Дядя Валя взял пустые стаканы и понес их проводнице.
А Верещагин, проводив самую красивую девушку, стоит посреди ночи, посреди города, посреди улицы и смотрит в небо – запрокинув голову. И видит, что одна звезда ближе, другая дальше, а третьей – вообще нет, только свет от нее. И многое другое видит Верещагин в небе – такого, о чем словами и не сказать. Например, он видит… ну, как это объяснить? – словом, такое, от чего поджимает под себя одну ногу: кажется ему, что двум ногам на такой маленькой планетке не поместиться.
Он оглядывается вокруг себя, видит улицу – длинную-предлинную, видит дома – огромные-преогромные, вдали телевизионную вышку – высокую-превысокую, расставляет пошире ноги и говорит: «Ух, ты!»
И снова смотрит в небо. Там он приметил маленькую звездочку, которая, судя по всему, тоже обратила на него внимание. Остальные смотрят мимо Верещагина, они что-то другое наблюдают, а эта уставилась прямо в верещагинские очи, кокетничает; видно, полюбился он ей, и даже затеяла с ним игру. Стоит Верещагину глянуть на нее в упор, как она сразу – нырк! – и исчезает. Бог знает куда, мало ли во Вселенной дыр и складок, в которых можно спрятаться. А отведет Верещагин взгляд чуть в сторону, она тут же появляется опять – краем глаза, обочиной зрения Верещагин видит, как она смеется тихим мерцающим светом, и призывает снова взглянуть на нее.
Затеяла игру в прятки.
Верещагин эту игру принимает с удовольствием: глядит на звездочку, смеется, когда она – юрк! – прячется, отводит глаза и видит – опять выбегает сбоку, кричит тоненьким-претоненьким голоском: «Вот я! Вот я!» Но Верещагин притворяется равнодушным, делает вид, будто рассматривает другие звезды, и звездочка уже ревниво попискивает, обижается. «А я? А я? Да что же ты!» Верещагин – раз! – и ловит ее взглядом.

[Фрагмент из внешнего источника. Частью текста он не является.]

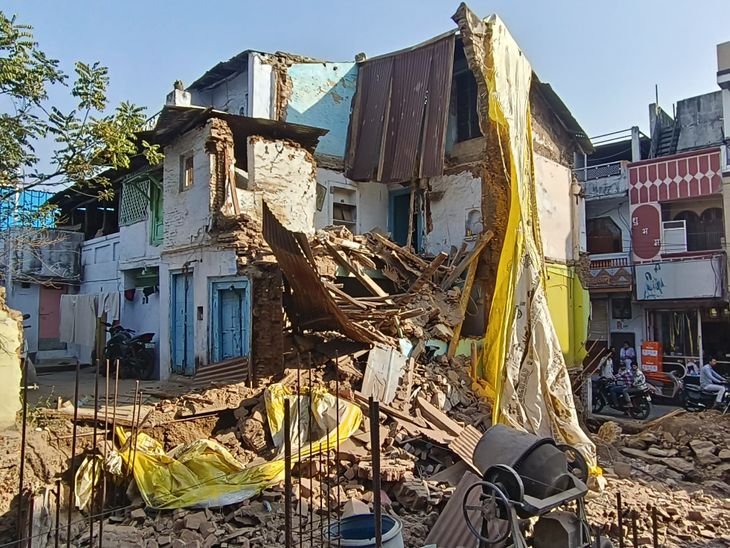 Ratlam Wall Collapse Accident | Labourer Buried in Debris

И так играет с нею до самого утра.
А утром к нему подошла собака. У нее были бодрые, не спросонья глаза: видно, встала уже давно и успела сделать много дел; она посмотрела на Верещагина с доверчивостью. «Идем ко мне»,- предложил ей Верещагин, но у собаки, вероятно, еще не все дела были переделаны, она отрицательно помотала хвостом и убежала, полная доброжелательности и неловкости за свой отказ. И тогда к Верещагину подошел пьяный. «Любишь разговаривать?»- спросил он. «Люблю,- сказал Верещагин.- Пошли ко мне».- «А ты, видать, пройдоха! – закричал пьяный.- Ишь какой прыткий!»- и ушел, громко ругаясь, убивая нежную тишину и разрушая хрупкое утро.

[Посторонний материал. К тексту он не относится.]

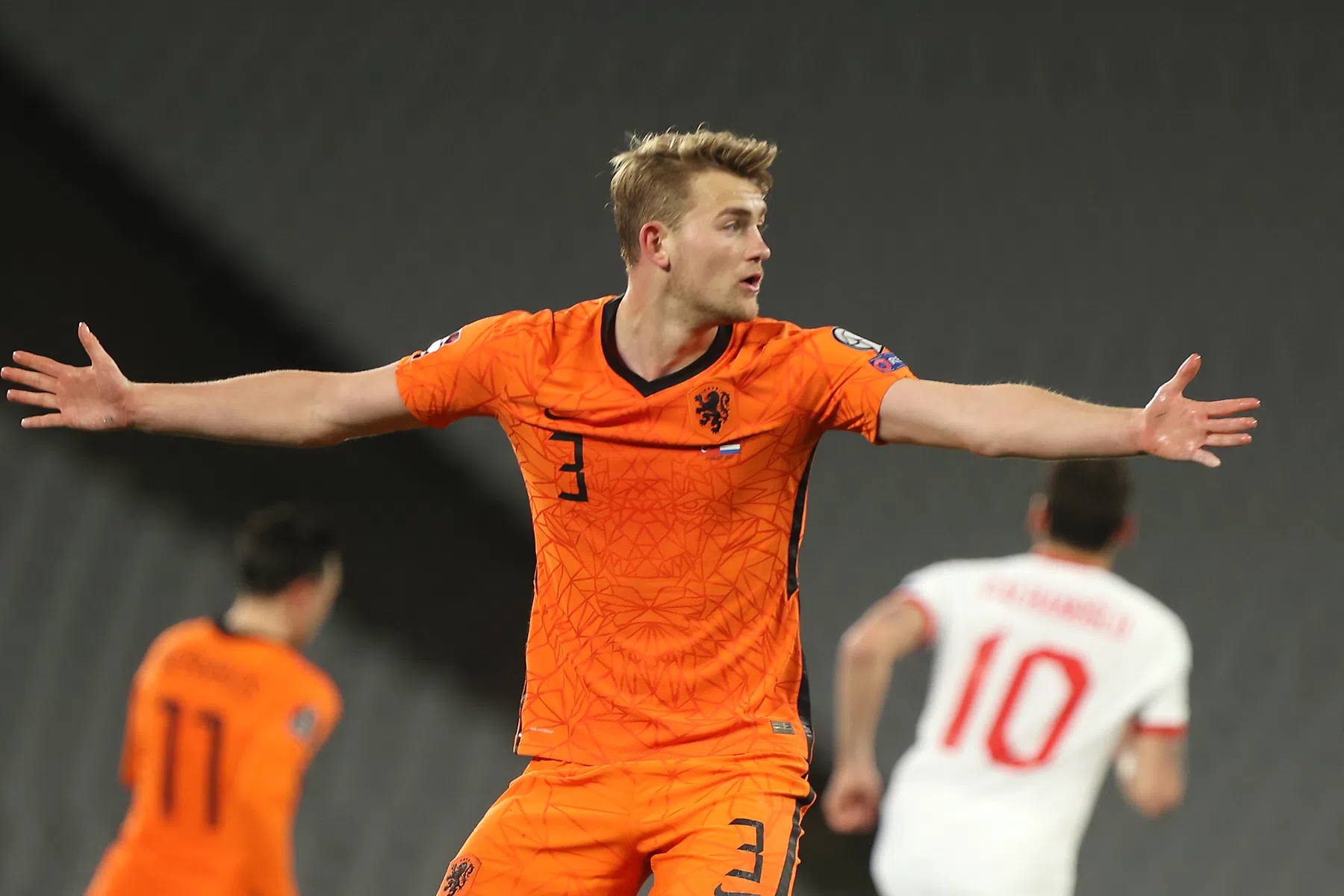 De Ligt ziet het misgaan: 'Dan wordt het een lange wedstrijd'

Его голос вскоре затих вдали, но тут стало всходить солнце, и мир зашкворчал, как яичница на сковородке.
Утром дядя Валя опять чаю попил, затянулся папироской, приоткрыл дверь и с силой выдул дым в коридор.

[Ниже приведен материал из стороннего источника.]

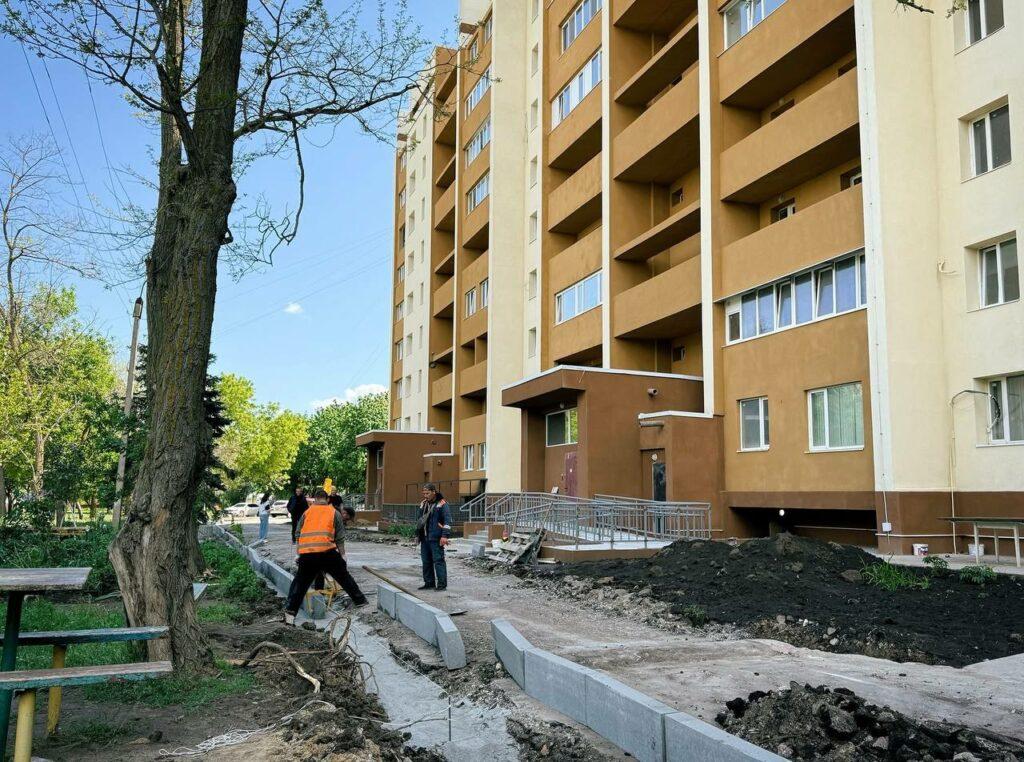 Відновлення Одещини: відбудова пошкодженого після російської атаки будинку майже завершена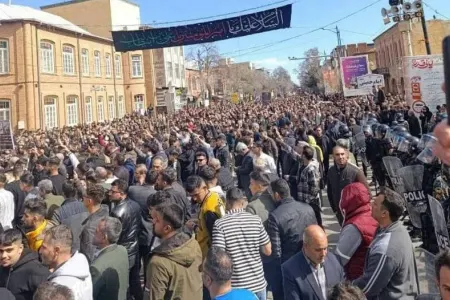 Tehranda Paşinyan əleyhinə etiraz aksiyası keçirilib - VİDEO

«Куренье не только вред, но и удовольствие,- объяснил он.- Поэтому я с ним мирюсь, не хочу бросать. А дышать накуренным воздухом – один вред. Поэтому я люблю свежий воздух».
Соседей в купе уже не было, опять ушли куда-то в поисках пищи, они принадлежали к той разновидности людей, у которых дорога возбуждает не мозг, а желудок, не мысль, а аппетит. Тина еще лежала, накрытая простыней, и дяде Вале не отвечала.